Saved data entries:
+++

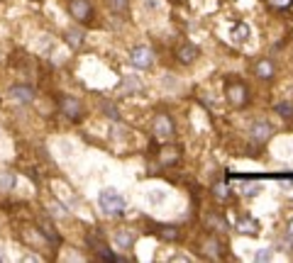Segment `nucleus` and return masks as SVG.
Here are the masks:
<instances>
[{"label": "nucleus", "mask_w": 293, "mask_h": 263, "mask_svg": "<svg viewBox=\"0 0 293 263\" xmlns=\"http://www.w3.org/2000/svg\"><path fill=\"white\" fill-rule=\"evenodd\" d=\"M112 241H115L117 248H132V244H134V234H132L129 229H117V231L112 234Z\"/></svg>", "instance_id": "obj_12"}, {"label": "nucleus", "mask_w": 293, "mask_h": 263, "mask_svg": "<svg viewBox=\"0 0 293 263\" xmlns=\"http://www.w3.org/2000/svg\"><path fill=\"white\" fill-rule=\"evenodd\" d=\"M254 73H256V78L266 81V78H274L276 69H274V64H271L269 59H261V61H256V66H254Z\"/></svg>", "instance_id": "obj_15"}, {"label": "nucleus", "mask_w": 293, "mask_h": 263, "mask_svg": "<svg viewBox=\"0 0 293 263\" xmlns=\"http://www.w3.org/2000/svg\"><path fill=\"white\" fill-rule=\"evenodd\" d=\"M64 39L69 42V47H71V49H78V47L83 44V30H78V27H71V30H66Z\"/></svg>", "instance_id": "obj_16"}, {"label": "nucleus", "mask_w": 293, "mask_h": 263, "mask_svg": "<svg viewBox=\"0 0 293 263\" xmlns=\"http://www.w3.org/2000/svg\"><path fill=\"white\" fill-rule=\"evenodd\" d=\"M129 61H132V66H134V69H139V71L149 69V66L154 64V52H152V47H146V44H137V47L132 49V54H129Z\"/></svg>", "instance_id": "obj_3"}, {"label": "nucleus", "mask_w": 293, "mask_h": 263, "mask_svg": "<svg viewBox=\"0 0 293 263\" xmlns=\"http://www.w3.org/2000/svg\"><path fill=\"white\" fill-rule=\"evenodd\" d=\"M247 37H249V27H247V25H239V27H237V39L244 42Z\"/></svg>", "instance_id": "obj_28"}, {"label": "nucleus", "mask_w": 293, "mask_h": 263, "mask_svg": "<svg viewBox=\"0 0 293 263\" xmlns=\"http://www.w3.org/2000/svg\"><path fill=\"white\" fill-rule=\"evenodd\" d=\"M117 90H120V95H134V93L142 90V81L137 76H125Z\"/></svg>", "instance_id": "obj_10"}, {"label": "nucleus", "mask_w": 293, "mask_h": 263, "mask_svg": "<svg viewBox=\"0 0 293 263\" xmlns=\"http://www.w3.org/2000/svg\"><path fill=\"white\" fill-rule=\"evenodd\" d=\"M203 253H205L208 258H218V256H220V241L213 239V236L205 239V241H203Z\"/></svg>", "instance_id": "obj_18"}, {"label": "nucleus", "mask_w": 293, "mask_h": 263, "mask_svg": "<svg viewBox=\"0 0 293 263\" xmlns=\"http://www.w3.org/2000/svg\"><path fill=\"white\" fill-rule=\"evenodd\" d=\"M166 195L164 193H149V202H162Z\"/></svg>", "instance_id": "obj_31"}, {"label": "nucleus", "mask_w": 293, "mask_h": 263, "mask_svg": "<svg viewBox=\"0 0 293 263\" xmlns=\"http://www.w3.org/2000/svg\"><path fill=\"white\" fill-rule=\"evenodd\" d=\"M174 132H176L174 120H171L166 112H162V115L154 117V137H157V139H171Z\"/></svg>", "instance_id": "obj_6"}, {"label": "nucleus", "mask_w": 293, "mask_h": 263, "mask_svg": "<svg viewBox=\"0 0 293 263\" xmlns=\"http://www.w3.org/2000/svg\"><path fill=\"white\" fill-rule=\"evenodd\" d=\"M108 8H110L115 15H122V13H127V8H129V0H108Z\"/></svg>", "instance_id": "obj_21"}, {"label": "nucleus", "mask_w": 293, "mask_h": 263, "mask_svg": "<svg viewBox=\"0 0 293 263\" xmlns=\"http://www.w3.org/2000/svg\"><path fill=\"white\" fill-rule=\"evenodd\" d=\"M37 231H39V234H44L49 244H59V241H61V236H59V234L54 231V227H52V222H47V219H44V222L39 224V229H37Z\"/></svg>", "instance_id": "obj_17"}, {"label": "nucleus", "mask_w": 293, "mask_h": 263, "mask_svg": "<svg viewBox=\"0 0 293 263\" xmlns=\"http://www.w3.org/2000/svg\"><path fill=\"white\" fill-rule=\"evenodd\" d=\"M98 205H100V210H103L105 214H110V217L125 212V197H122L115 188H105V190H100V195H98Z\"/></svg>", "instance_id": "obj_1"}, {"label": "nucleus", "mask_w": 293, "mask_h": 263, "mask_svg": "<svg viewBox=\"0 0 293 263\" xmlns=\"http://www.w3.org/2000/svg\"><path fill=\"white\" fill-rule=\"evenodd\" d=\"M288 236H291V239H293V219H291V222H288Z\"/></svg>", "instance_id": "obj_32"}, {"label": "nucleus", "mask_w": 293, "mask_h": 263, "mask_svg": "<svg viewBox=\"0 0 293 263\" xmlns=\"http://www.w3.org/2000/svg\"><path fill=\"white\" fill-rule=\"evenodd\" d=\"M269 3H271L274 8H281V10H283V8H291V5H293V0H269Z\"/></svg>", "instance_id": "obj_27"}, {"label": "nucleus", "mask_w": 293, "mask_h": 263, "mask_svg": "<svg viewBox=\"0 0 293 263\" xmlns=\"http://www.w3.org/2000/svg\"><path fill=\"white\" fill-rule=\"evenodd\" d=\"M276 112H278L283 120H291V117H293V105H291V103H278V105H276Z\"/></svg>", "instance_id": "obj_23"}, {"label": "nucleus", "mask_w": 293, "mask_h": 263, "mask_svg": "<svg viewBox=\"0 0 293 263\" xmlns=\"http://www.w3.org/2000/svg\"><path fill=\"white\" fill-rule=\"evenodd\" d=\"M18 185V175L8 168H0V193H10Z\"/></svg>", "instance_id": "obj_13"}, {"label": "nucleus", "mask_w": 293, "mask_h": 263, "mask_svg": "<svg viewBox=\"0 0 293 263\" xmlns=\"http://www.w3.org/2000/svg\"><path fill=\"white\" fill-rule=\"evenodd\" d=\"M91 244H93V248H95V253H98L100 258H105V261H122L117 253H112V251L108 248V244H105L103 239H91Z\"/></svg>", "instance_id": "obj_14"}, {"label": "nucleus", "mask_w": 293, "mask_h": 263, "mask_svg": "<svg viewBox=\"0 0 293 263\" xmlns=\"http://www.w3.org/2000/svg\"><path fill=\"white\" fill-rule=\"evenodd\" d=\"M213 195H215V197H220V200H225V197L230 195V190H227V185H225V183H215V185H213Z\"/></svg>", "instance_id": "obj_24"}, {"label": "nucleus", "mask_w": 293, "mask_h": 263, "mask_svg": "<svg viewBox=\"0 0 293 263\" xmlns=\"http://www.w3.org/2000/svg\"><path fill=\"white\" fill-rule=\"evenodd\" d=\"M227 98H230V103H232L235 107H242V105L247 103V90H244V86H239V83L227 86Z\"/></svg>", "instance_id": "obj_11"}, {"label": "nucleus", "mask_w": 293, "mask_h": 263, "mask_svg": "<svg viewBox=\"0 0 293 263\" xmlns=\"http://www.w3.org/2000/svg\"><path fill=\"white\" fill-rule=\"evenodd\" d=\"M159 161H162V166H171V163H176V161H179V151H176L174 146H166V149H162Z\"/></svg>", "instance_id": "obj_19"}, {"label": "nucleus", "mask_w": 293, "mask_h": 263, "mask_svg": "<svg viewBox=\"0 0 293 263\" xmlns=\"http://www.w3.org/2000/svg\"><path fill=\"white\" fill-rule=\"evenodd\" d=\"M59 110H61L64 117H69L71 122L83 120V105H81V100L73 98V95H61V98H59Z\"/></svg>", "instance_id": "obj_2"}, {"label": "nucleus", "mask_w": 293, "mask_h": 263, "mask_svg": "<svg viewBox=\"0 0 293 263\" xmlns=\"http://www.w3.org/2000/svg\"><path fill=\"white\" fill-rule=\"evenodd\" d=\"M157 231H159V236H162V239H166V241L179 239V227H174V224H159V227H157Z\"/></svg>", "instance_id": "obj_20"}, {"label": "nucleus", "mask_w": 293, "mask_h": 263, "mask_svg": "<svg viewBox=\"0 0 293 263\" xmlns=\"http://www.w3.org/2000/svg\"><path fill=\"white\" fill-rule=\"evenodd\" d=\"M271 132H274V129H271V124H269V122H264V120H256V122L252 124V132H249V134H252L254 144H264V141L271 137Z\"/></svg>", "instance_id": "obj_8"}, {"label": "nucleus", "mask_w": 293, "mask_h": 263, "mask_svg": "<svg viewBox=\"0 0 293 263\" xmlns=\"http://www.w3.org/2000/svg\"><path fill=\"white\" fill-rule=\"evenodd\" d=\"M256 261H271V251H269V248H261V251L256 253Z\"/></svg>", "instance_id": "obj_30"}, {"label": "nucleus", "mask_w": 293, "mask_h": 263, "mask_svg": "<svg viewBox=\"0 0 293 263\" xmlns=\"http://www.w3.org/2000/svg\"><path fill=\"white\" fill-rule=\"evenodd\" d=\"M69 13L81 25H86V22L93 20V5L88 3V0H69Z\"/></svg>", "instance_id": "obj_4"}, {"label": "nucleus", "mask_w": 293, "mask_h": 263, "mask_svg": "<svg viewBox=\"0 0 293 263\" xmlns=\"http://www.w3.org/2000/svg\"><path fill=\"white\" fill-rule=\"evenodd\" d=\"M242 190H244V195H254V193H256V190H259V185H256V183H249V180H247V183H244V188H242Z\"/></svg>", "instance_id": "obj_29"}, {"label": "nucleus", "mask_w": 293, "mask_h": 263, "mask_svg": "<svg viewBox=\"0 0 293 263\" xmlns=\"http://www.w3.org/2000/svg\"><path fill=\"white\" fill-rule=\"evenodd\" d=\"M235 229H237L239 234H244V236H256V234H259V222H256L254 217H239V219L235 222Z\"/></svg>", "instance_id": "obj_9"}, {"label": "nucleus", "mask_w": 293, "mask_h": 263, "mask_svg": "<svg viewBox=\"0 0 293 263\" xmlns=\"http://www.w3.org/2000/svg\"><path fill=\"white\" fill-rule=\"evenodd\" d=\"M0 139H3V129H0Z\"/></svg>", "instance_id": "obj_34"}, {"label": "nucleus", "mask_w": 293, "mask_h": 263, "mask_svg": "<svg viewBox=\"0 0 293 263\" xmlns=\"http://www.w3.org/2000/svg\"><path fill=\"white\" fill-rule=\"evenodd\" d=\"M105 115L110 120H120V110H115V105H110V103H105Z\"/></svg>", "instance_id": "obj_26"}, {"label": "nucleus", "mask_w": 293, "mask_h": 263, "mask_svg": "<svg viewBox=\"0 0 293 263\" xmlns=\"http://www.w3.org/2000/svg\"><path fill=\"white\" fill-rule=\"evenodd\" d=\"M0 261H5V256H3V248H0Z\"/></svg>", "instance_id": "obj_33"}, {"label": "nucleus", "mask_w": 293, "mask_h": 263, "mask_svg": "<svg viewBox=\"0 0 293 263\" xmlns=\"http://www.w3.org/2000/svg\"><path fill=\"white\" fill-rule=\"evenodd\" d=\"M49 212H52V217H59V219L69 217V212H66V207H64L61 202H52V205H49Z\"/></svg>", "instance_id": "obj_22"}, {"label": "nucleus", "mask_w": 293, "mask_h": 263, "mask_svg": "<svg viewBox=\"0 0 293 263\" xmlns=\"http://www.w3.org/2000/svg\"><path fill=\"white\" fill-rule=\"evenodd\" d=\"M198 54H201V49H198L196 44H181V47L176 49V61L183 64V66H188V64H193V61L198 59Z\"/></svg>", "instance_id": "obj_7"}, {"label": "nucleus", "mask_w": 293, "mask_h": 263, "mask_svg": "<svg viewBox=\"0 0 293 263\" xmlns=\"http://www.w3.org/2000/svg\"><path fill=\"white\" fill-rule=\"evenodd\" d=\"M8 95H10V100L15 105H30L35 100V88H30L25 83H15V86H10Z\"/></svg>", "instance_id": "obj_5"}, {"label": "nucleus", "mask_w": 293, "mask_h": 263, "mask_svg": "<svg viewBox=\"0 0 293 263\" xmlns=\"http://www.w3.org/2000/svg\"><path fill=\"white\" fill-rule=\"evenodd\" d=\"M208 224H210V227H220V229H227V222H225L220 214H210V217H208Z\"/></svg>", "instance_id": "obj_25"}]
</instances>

+++

_What this task involves_. Lay out the listing as a Markdown table with the columns Row and Line, starting at the first line and ending at the line that contains "<instances>", skipping blank lines. Leave the pictures out.

_Result below_.
| Row | Line |
|---|---|
| 1 | Segment `nucleus` and return masks as SVG. |
| 2 | Here are the masks: |
| 3 | <instances> |